Speaking things into being undermines laboratories and experiments and collapses all their systems to the tongue. When “speaking” is taken literally, then it is a faulty teaching.  A church that is always preaching misses out on the God who is always working.  A lazy church would want to reduce the Garden of Eden into a story and not calling.

The church widely explains salvation as focused on the heart. Once God is in the heart, mission accomplished.  The heart then becomes the entire world for the faith bearer. Many are taught to seclude the heart and keep it safe from the demons of the secular world.  They are not taught how, like the pumping of the heart, God circulates to all the “organs” of life.

The legs, feet, mind are detached organs to which God is transported in the name of charity.  Such pastors fail to convert the rich variety of professionals in the congregation into minds, hands and feet of a working God.  Truth is that the church is not the only institutions that God uses to light up the world. God works wonders through other institutions too.    
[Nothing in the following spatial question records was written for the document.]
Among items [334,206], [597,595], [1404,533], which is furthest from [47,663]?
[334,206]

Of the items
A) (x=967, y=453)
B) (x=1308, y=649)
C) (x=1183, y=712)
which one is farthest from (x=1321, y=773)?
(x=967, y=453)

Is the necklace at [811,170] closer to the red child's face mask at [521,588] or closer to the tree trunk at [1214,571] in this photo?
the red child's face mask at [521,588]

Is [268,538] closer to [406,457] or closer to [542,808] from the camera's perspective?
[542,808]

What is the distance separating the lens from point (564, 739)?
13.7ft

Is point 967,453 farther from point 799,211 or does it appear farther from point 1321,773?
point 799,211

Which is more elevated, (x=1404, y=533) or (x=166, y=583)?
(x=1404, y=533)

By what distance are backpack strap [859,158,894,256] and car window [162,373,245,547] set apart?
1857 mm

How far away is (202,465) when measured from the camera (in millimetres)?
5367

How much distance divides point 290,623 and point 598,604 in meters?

The heart focus afflicts the church with the condition of earth-blindness.  A church that specialises in the heart and ignores other organs is unlikely to supply a pastor to activists demonstrating in the streets. Once the heart is saved, oppressive systems are not a concern. Sadly, Rev Dr Martin Luther King with his street-focused ministry would be a stranger in such a church! 

The heavy halleluiah accent limits the platforms on which the church can stand, and even when it stands, it’s simply to offer an opening and closing prayer then recede to the background as the real solution crafters taken their place at the table of influence.  That is how the church ends up being a voiceless delegate in earth-saving summits. That is how scientists find no place in the church’s heart-saving conferences.
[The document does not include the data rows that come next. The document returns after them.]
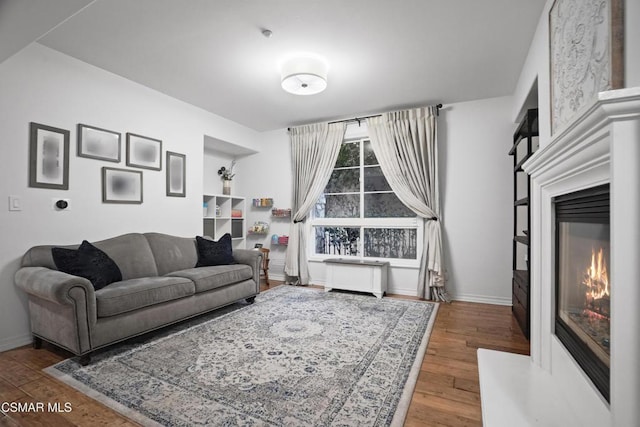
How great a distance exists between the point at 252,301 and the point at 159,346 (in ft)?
4.51

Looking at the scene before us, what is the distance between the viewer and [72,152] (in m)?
2.96

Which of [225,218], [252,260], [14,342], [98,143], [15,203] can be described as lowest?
[14,342]

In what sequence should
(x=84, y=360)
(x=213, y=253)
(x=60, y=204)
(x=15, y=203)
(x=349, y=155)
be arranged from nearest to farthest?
1. (x=84, y=360)
2. (x=15, y=203)
3. (x=60, y=204)
4. (x=213, y=253)
5. (x=349, y=155)

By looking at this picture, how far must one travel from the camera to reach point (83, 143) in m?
3.04

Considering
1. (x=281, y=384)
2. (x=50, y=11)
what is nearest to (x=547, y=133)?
(x=281, y=384)

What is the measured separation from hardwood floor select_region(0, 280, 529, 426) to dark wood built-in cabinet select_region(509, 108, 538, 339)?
0.90 feet

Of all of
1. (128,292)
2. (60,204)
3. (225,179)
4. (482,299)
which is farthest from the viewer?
(225,179)

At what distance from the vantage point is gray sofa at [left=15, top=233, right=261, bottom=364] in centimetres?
218

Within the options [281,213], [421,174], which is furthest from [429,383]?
[281,213]

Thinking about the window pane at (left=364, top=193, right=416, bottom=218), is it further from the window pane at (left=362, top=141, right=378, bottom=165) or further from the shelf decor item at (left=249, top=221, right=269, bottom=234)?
the shelf decor item at (left=249, top=221, right=269, bottom=234)

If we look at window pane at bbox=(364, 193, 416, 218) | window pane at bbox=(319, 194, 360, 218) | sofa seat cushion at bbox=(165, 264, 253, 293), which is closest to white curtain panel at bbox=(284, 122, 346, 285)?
window pane at bbox=(319, 194, 360, 218)

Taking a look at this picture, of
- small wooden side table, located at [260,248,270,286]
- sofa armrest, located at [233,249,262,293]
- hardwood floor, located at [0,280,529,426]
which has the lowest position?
hardwood floor, located at [0,280,529,426]

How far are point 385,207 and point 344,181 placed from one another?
78cm

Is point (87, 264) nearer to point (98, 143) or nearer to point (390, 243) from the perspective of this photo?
point (98, 143)
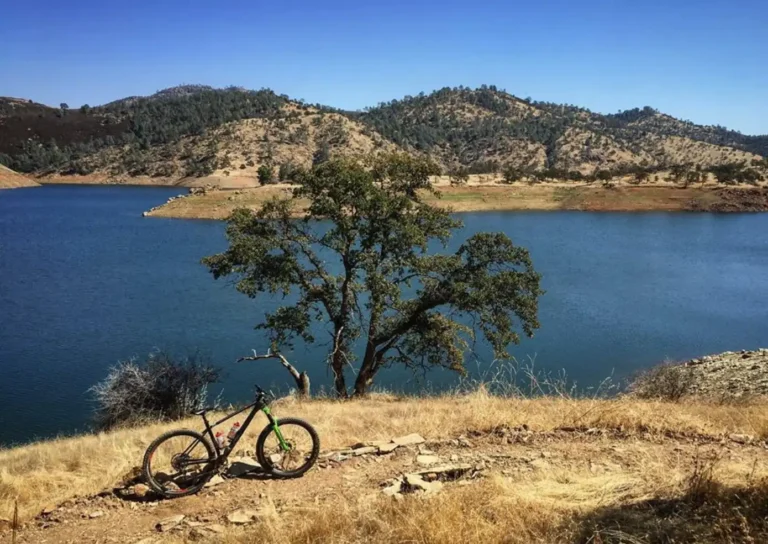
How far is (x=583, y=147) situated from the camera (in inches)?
5374

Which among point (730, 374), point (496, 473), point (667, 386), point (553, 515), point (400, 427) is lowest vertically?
point (730, 374)

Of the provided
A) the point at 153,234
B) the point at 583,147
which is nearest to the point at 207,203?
the point at 153,234

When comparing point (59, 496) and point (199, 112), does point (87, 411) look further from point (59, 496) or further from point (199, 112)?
point (199, 112)

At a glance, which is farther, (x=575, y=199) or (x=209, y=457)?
(x=575, y=199)

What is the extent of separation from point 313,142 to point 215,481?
12410cm

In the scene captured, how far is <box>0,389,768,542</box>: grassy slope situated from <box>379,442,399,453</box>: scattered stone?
2.14ft

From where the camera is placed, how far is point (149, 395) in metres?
17.3

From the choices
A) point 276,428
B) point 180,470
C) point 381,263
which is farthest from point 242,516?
point 381,263

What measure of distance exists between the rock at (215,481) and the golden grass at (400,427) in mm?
1128

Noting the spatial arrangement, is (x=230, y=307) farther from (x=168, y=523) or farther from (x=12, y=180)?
(x=12, y=180)

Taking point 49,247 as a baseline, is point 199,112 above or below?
above

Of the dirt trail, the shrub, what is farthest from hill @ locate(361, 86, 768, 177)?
the dirt trail

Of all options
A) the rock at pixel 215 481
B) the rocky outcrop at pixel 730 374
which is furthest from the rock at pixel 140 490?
the rocky outcrop at pixel 730 374

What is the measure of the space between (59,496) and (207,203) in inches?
2749
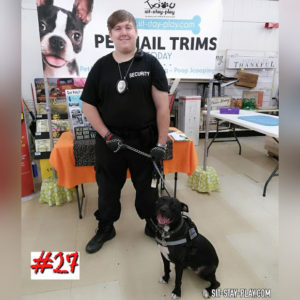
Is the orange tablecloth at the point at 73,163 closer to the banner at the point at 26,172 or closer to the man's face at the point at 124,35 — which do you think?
the banner at the point at 26,172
The heart-oriented salvation needs to be urgently relooked because it reduces the church to a spectator where it should be an actor and a consumer of solutions where it should be a creator. The church must bolt out of the safe place of repetitive rituals whose potency is cited in history but unregistered in the present world.  Pastors must desert the lazy bench that cares less about progresses and frontiers that other disciplines are hitting.  Short of this, the church shoots itself in the leg by making its Lord look, yes - shallow.